## Directions
Only the pictures are to be left out; return the rest of the data exactly as it stands.

## Recorded information
=== Section Start ===

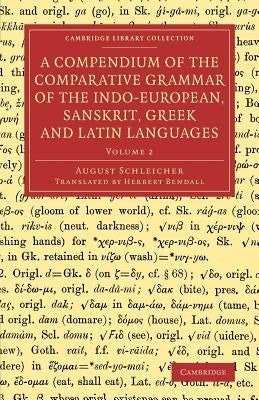 A Compendium of the Comparative Grammar of the Indo-European, Sanskrit, Greek and Latin Languages: Volume 2 by Schleicher, August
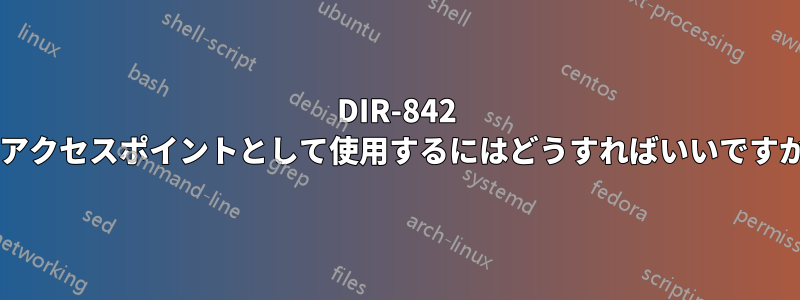 DIR-842 をアクセスポイントとして使用するにはどうすればいいですか?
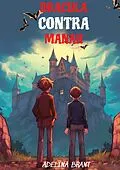 E-Book (epub) Lerne Englisch mit Dracula Contra Manah von Adelina Brant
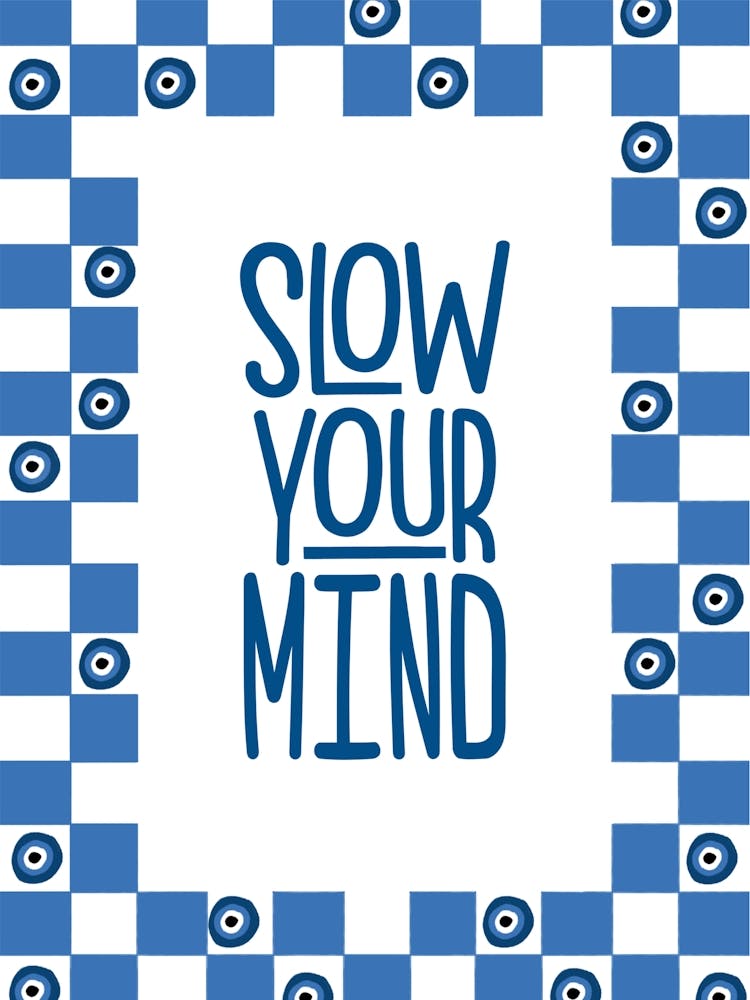 Slow Your Mind Blue Evil Eye Mindfulness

=== Section End ===

## Solution to the exercise
 A Compendium of the Comparative Grammar of the Indo-European, Sanskrit, Greek and Latin Languages: Volume 2 by Schleicher, August
 DIR-842 をアクセスポイントとして使用するにはどうすればいいですか?
 E-Book (epub) Lerne Englisch mit Dracula Contra Manah von Adelina Brant
 Slow Your Mind Blue Evil Eye Mindfulness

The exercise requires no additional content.